Pierrot était surnommé « BG » par ses coéquipiers en raison de son attitude de beau gosse, qu'il usait parfois avec excès, comme s'il cherchait à se convaincre de son charme et de sa séduction. Ils avaient l’habitude de ne pas trop compter sur lui lorsqu’il y avait de la guidouille dans les parages. La guidouille était un sobriquet plus ou moins affectueux, selon les circonstances, donné par les garçons aux Guides du mouvement féminin éponyme.

Pendant ce temps, Jeannot observait le manège d'Axel, un autre membre de son équipe, qui allait et venait d'une soute à l'autre, l'air complètement paniqué.

— Oh non ! Ce n’est pas vrai ! Il est resté au local ! Il faut que ça tombe encore sur moi…, pesta-t-il.

— T’as perdu ta calculatrice ! s’esclaffa Bertrand.

— Arrêtez de déconner les gars ! Mon sac a disparu, se lamenta Axel.

— S’il n’est pas dans les soutes, c’est qu’il est dehors ! s’exclama Bertrand.

— Ah bravo Bébert ! C’est clair, je n’aurais pas deviné tout seul... Sauf qu’il n’est ni dedans ni dehors, donc il est resté au local ! Super… Ça commence bien, soupira Axel en baissant les bras.

— Ah ouais et ça, c’est quoi ? fit remarquer Bertrand en désignant un sac par terre. Mais comme Bertrand, il est bête, hein ! Hé bé, on ne l’écoute jamais !

— Bébert, t’es mon sauveur ! s’exclama Axel.

Il se précipita pour lui sauter au cou. Vigoureusement stoppé dans son élan par Bertrand, peu enclin à accepter de telles marques de sympathie, surtout en public, il retourna prendre son sac à dos.

Pierrot ne put s'empêcher de glisser, hilare : "C'est vraiment trop inzuste", citant la célèbre réplique du dessin animé Calimero, un poussin particulièrement malchanceux. Bien qu'Axel fût considéré comme l'intellectuel du groupe, ils avaient décidé de le surnommer ainsi pour cette facette de sa personnalité qui les faisait rire à maintes reprises.

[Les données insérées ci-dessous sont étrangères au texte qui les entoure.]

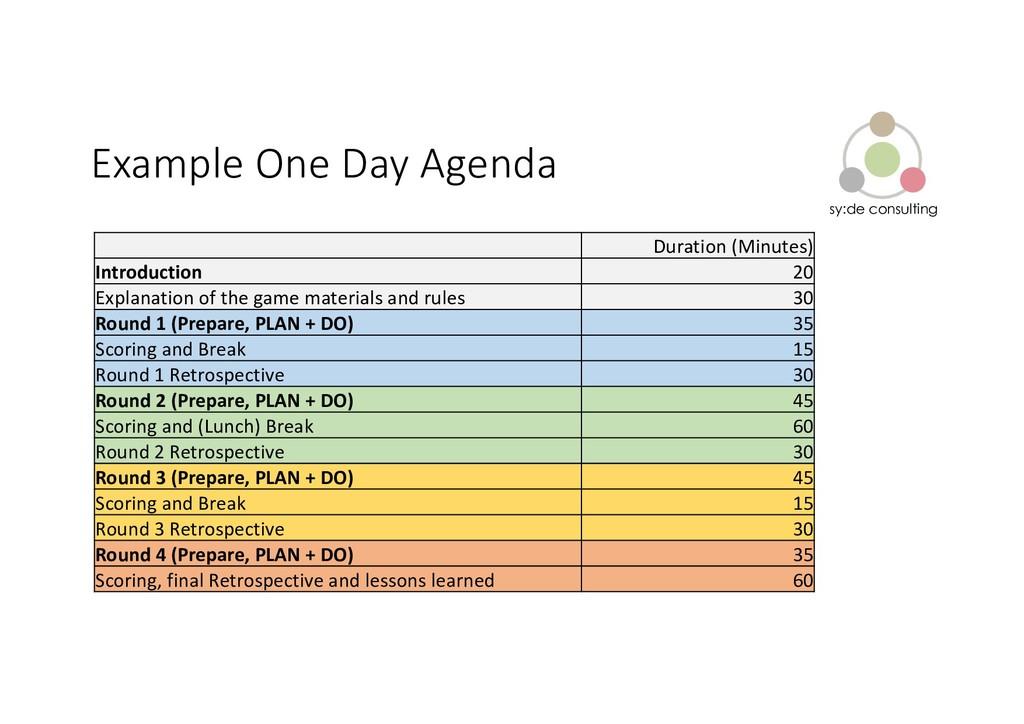 sy:de consulting Example One Day Agenda Duratio...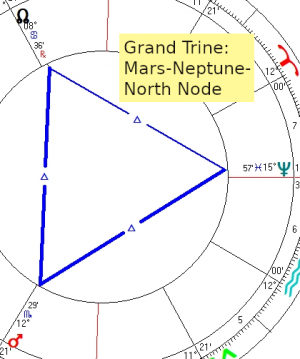 2019 12 08 Grand Trine Mars Neptune North Node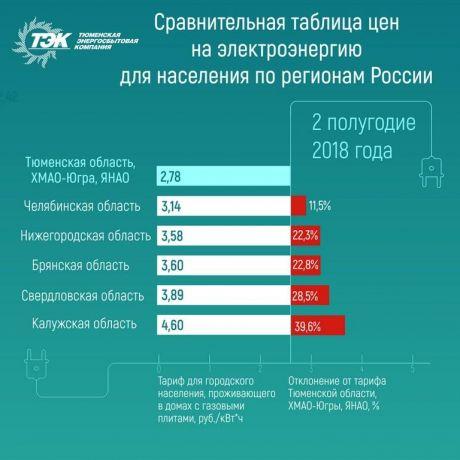 С 1 июля в Югре вырастут тарифы на электроэнергию
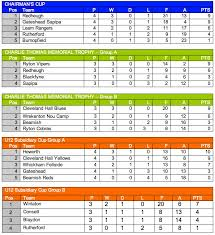 english soccer league tables cup league tables gateshead youth league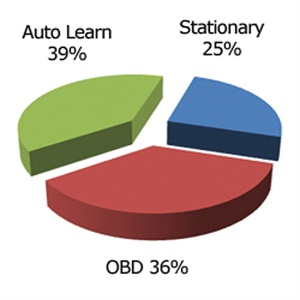 This pie chart shows a breakout of the three types of replacement TPMS sensors.
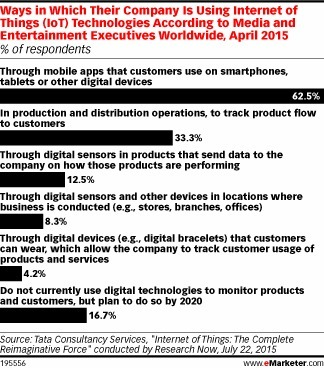 Internet of Things Is Changing How Media and Entertainment Companies Operate - eMarketer | Integrated Brand Communications | Scoop.it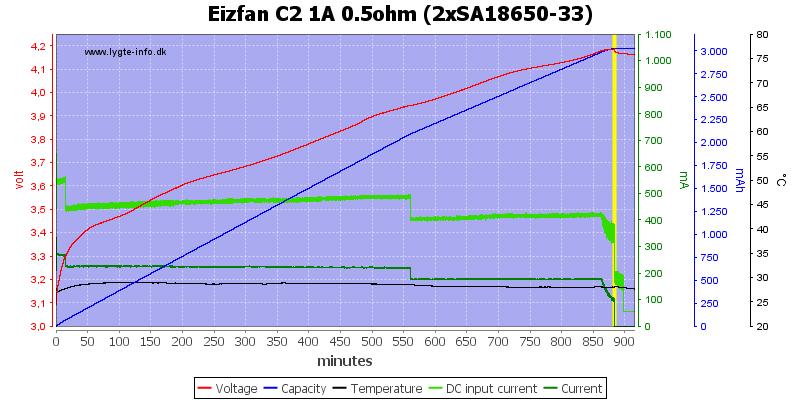 Eizfan%20C2%201A%200.5ohm%20%282xSA18650-33%29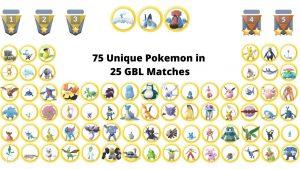 using-75-unique-great-league-pokemon-in-25-go-battle-league-matches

Après avoir récupéré son sac, Jeannot chercha à localiser ses deux derniers coéquipiers et finit par apercevoir Christophe, le chapeau quatre bosses vissé sur la tête, prêt à partir. Ce couvre-chef prisé par quelques scouts à l'époque, lui donnait une allure imposante. Il hochait la tête d'un air dépité tout en observant Aimé, le dernier membre de l'équipe, riant aux éclats avec un autre pionnier. À chaque nouveau fou rire d'Aimé, Christophe soupirait de plus belle.

— Aimé ! Tu te sors les doigts ! Tu vas mettre toute l’équipe en retard, finit-il par lancer.

— Oui, à vos ordres lieutenant-capitaine ! s’exclama l’intéressé en esquissant un garde-à-vous.

— Ça n’existe pas ce grade, ignorant !

— Oups ! Désolé de mon ignorance, mais tout le monde n’a pas un père dans la Grande Muette.

— Je sens que ça va être la fête du slip ce camp, soupira Christophe de plus en plus dépité.

Entre Christophe d’un caractère rigide et Aimé d’un naturel très cool, cela faisait souvent des étincelles. Jeannot s’approcha pour calmer rapidement les intéressés.

— Tout le monde doit y mettre du sien, leur rappela-t-il.

— Relax mec, répondit Aimé. C'est lui qui est trop stressé. Mes racines réunionnaises ne supportent pas la précipitation

— Et tes rastas ne t'aident pas à être plus rapide, ajouta bougonnant Christophe.

Bertrand les rejoignit, portant à lui seul la lourde cantine en fer remplie de tout le matériel nécessaire pour camper. Il la déposa à terre. Jeannot plaça son sac à dos contre celle-ci. Christophe mit machinalement le sien en appui, Bertrand, Pierrot, Axel et enfin Aimé firent de même. Francis, le chef, remarqua cette belle ligne de sacs qui annonçait une équipe prête, il s’approcha d’eux. Bébert l’interpella :

— Moi, la malle, je ne me la trimbale pas jusqu’en haut !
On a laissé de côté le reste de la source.